[[ Entries shown open ]]

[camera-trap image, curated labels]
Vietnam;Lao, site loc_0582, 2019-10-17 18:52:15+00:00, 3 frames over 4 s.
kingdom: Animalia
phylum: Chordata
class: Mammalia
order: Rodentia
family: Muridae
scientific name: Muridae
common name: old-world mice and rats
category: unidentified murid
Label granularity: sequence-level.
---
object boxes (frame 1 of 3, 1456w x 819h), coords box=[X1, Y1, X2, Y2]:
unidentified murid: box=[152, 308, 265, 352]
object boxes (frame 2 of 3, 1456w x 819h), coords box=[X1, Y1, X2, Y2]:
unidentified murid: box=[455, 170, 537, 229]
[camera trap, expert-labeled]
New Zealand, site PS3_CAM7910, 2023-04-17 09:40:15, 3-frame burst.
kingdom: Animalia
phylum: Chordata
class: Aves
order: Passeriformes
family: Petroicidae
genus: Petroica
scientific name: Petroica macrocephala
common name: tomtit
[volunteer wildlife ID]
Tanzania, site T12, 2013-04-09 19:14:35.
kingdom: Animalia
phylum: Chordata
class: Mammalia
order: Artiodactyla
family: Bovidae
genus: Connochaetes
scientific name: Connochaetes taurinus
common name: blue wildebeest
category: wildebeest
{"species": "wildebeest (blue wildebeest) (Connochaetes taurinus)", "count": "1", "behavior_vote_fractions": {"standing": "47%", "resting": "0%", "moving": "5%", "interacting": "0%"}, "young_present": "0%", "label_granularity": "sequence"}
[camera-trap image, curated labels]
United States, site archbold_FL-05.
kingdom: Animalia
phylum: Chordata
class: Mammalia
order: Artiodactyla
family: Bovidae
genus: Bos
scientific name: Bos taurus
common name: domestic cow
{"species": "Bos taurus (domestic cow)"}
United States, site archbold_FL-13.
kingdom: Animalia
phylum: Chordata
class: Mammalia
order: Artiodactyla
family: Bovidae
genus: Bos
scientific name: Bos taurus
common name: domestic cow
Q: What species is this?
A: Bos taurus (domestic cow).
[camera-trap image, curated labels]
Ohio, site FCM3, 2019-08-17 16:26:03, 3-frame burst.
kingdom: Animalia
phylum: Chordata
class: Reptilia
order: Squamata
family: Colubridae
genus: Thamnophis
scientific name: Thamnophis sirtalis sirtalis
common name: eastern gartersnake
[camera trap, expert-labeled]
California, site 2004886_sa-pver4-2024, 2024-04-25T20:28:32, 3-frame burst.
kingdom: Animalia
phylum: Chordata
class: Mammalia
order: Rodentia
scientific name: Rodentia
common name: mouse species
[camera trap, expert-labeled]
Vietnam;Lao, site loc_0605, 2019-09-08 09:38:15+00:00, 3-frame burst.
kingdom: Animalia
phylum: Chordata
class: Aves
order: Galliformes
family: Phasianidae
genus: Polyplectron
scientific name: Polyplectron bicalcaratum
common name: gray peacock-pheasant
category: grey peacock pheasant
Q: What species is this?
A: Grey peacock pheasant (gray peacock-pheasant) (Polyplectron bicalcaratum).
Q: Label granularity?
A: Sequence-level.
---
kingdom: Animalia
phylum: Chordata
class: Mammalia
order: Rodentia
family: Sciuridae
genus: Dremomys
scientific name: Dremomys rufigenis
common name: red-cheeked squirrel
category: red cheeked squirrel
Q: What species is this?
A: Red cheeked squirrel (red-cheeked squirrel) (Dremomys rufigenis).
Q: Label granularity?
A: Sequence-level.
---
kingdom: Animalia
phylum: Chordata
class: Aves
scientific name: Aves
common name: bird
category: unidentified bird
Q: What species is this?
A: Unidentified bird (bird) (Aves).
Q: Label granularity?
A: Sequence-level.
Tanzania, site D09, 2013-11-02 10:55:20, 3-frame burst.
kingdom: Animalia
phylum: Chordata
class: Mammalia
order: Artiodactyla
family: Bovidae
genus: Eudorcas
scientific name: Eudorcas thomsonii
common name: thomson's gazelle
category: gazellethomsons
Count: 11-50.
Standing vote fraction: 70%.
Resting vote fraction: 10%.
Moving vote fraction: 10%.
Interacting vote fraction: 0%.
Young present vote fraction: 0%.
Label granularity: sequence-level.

[[ Entries shown closed ]]

→ **Requirement**: Retype the entries shown above. Keep every word exactly as it is.

→ **Answer to this task**:
[camera-trap image, curated labels]
Vietnam;Lao, site loc_0582, 2019-10-17 18:52:15+00:00, 3 frames over 4 s.
kingdom: Animalia
phylum: Chordata
class: Mammalia
order: Rodentia
family: Muridae
scientific name: Muridae
common name: old-world mice and rats
category: unidentified murid
Label granularity: sequence-level.
---
object boxes (frame 1 of 3, 1456w x 819h), coords box=[X1, Y1, X2, Y2]:
unidentified murid: box=[152, 308, 265, 352]
object boxes (frame 2 of 3, 1456w x 819h), coords box=[X1, Y1, X2, Y2]:
unidentified murid: box=[455, 170, 537, 229]
[camera trap, expert-labeled]
New Zealand, site PS3_CAM7910, 2023-04-17 09:40:15, 3-frame burst.
kingdom: Animalia
phylum: Chordata
class: Aves
order: Passeriformes
family: Petroicidae
genus: Petroica
scientific name: Petroica macrocephala
common name: tomtit
[volunteer wildlife ID]
Tanzania, site T12, 2013-04-09 19:14:35.
kingdom: Animalia
phylum: Chordata
class: Mammalia
order: Artiodactyla
family: Bovidae
genus: Connochaetes
scientific name: Connochaetes taurinus
common name: blue wildebeest
category: wildebeest
{"species": "wildebeest (blue wildebeest) (Connochaetes taurinus)", "count": "1", "behavior_vote_fractions": {"standing": "47%", "resting": "0%", "moving": "5%", "interacting": "0%"}, "young_present": "0%", "label_granularity": "sequence"}
[camera-trap image, curated labels]
United States, site archbold_FL-05.
kingdom: Animalia
phylum: Chordata
class: Mammalia
order: Artiodactyla
family: Bovidae
genus: Bos
scientific name: Bos taurus
common name: domestic cow
{"species": "Bos taurus (domestic cow)"}
United States, site archbold_FL-13.
kingdom: Animalia
phylum: Chordata
class: Mammalia
order: Artiodactyla
family: Bovidae
genus: Bos
scientific name: Bos taurus
common name: domestic cow
Q: What species is this?
A: Bos taurus (domestic cow).
[camera-trap image, curated labels]
Ohio, site FCM3, 2019-08-17 16:26:03, 3-frame burst.
kingdom: Animalia
phylum: Chordata
class: Reptilia
order: Squamata
family: Colubridae
genus: Thamnophis
scientific name: Thamnophis sirtalis sirtalis
common name: eastern gartersnake
[camera trap, expert-labeled]
California, site 2004886_sa-pver4-2024, 2024-04-25T20:28:32, 3-frame burst.
kingdom: Animalia
phylum: Chordata
class: Mammalia
order: Rodentia
scientific name: Rodentia
common name: mouse species
[camera trap, expert-labeled]
Vietnam;Lao, site loc_0605, 2019-09-08 09:38:15+00:00, 3-frame burst.
kingdom: Animalia
phylum: Chordata
class: Aves
order: Galliformes
family: Phasianidae
genus: Polyplectron
scientific name: Polyplectron bicalcaratum
common name: gray peacock-pheasant
category: grey peacock pheasant
Q: What species is this?
A: Grey peacock pheasant (gray peacock-pheasant) (Polyplectron bicalcaratum).
Q: Label granularity?
A: Sequence-level.
---
kingdom: Animalia
phylum: Chordata
class: Mammalia
order: Rodentia
family: Sciuridae
genus: Dremomys
scientific name: Dremomys rufigenis
common name: red-cheeked squirrel
category: red cheeked squirrel
Q: What species is this?
A: Red cheeked squirrel (red-cheeked squirrel) (Dremomys rufigenis).
Q: Label granularity?
A: Sequence-level.
---
kingdom: Animalia
phylum: Chordata
class: Aves
scientific name: Aves
common name: bird
category: unidentified bird
Q: What species is this?
A: Unidentified bird (bird) (Aves).
Q: Label granularity?
A: Sequence-level.
Tanzania, site D09, 2013-11-02 10:55:20, 3-frame burst.
kingdom: Animalia
phylum: Chordata
class: Mammalia
order: Artiodactyla
family: Bovidae
genus: Eudorcas
scientific name: Eudorcas thomsonii
common name: thomson's gazelle
category: gazellethomsons
Count: 11-50.
Standing vote fraction: 70%.
Resting vote fraction: 10%.
Moving vote fraction: 10%.
Interacting vote fraction: 0%.
Young present vote fraction: 0%.
Label granularity: sequence-level.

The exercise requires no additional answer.